Pensavo di essere solo ad attendere a quel modesto piano criminale, ma mi sbagliavo. Un terzetto di coetanei si muoveva tra le ombre fitte di quella tepida notte di giugno, palesando le mie stesse intenzioni delittuose. Come andavo facendo anch'io, sfilavano i vetri dai supporti, ne valutavano le maggiori o minori stratificazioni di cera, ne scartavano i pochissimi incrinati. Gentilmente mi proposero di dividere il bottino: non a metà, ovviamente. Visto che loro erano tre (uno alto, uno piccolo e uno grande e grosso) mi sarei dovuto accontentare solo di un quarto del maltolto. Se, però, me ne occorrevano di più, mi servissi pure e loro - "Oh gran bontà de' cavallieri antiqui!" - mi avrebbero aiutato a selezionare i pezzi migliori. Intanto, sottovoce, ma non abbastanza perché  ne percepissi le parole, nell'aria si alzava un motivetto esemplato su un antica melodia popolare. I tre cantavano: san Ranieri, san Ranieri/ te futtimmo/ tutti quanti/ li bicchieri!
"Tra compagni" aggiunse poi quello grosso con l'aria da Mangiafoco "questo e altro"! Da cosa l'Omone potesse aver ricavato la percezione delle mie simpatie politiche potrebbe apparire un mistero, ma forse nemmeno tanto: i miei capelli lunghi e poco curati, l'abbigliamento a dir poco casual e il fatto che mi aggirassi al buio, con aria circospetta, tra gli avanzi della festa patronale con la palese intenzione di rubare qualche lampanino, facevano di me almeno un proletario fuorisede, non certo il figlio con simpatie fasciste di qualche borghese pisano. Disvelate e riconosciute le comuni appartenenze ideali, ne seguì il primo di una serie di innumerevoli inviti a cena: memorabile ognuno per la quantità e la qualità dei cibi e dei vini calabresi offerti con larga, stralarga generosità sudista. 
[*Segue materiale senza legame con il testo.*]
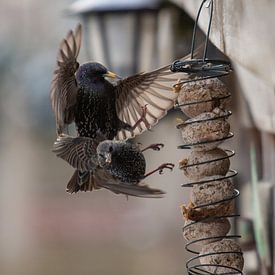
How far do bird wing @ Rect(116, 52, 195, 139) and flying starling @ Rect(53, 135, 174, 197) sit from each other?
80mm

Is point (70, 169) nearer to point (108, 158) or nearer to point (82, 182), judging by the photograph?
point (82, 182)

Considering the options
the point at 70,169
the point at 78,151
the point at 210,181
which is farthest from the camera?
the point at 70,169

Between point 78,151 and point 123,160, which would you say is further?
point 78,151

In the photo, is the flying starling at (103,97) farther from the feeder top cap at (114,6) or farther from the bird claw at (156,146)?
the feeder top cap at (114,6)

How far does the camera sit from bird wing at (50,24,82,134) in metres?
2.06

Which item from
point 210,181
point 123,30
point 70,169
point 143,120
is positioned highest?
point 123,30

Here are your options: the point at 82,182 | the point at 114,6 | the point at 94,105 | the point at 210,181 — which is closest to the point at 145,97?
the point at 94,105

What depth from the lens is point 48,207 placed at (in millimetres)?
10180

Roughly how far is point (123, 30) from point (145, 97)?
5.79 ft

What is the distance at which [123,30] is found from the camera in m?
3.84

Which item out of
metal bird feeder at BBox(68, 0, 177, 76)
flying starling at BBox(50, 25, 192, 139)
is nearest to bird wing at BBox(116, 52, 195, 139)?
flying starling at BBox(50, 25, 192, 139)

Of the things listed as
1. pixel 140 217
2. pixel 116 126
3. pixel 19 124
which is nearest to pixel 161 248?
pixel 140 217

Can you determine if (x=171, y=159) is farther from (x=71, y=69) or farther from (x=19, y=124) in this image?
(x=71, y=69)

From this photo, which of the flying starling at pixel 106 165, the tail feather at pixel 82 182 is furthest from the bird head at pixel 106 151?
the tail feather at pixel 82 182
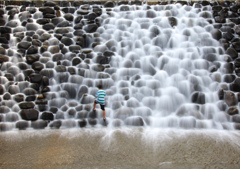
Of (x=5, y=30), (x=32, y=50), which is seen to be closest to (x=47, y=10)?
(x=5, y=30)

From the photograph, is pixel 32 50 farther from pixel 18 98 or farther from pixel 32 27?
pixel 18 98

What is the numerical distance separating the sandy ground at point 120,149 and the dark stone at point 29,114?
543 millimetres

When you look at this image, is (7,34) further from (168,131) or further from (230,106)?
(230,106)

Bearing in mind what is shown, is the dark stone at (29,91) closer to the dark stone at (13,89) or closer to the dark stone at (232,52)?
the dark stone at (13,89)

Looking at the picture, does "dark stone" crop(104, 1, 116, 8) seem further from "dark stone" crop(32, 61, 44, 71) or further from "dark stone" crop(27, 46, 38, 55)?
"dark stone" crop(32, 61, 44, 71)

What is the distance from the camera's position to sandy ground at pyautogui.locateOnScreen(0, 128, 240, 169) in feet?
15.4

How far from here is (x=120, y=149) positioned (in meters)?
5.23

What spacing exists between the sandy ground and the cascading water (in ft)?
1.69

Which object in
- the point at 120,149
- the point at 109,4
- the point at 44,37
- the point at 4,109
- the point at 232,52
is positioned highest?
the point at 109,4

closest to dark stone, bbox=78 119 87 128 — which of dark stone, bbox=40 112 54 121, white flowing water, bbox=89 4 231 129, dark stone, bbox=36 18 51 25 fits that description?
white flowing water, bbox=89 4 231 129

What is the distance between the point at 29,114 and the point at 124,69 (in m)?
3.43

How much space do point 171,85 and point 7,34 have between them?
6537mm

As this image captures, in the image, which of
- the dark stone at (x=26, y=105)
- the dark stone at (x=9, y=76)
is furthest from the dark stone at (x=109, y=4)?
the dark stone at (x=26, y=105)

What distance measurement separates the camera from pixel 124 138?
18.7ft
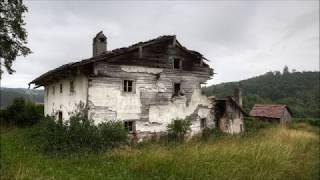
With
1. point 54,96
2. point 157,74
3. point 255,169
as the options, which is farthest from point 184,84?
point 255,169

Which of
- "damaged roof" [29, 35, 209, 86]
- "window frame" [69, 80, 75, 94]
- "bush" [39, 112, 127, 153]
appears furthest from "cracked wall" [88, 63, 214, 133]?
"window frame" [69, 80, 75, 94]

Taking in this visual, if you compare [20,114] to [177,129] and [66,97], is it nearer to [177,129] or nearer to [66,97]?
[66,97]

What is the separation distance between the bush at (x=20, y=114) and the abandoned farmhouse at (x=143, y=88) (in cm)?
531

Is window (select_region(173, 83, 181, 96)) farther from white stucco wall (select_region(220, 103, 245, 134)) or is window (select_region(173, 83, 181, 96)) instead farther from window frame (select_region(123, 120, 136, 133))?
white stucco wall (select_region(220, 103, 245, 134))

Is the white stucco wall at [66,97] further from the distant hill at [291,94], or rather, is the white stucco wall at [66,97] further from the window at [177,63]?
the distant hill at [291,94]

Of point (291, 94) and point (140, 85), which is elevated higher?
point (291, 94)

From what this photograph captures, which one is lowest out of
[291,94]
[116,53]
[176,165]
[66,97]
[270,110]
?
[176,165]

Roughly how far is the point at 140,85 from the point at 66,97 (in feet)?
16.3

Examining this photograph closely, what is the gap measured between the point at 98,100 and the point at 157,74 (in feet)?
14.1

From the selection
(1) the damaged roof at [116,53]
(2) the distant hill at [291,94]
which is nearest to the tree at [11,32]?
(1) the damaged roof at [116,53]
Per anni, per la gioia del miei sensi e di quelli di tanti, tanti altri ci fu sempre una valigia in arrivo dalla provincia di Reggio Calabria carica di ogni genere di leccornia, ghiottoneria, manicaretto...  Per non rimanere nel generico stiamo parlando di capocolli, pomodori secchi, "frittole" di cotenne di maiale, "zippole" o "crispelle", ovvero focacce fritte con l'acciuga dentro, "cuddùra cu l'ova" - dolci pasquali a base di miele con un uovo sodo al centro -, dolci a base di frutta chiamati "petrali".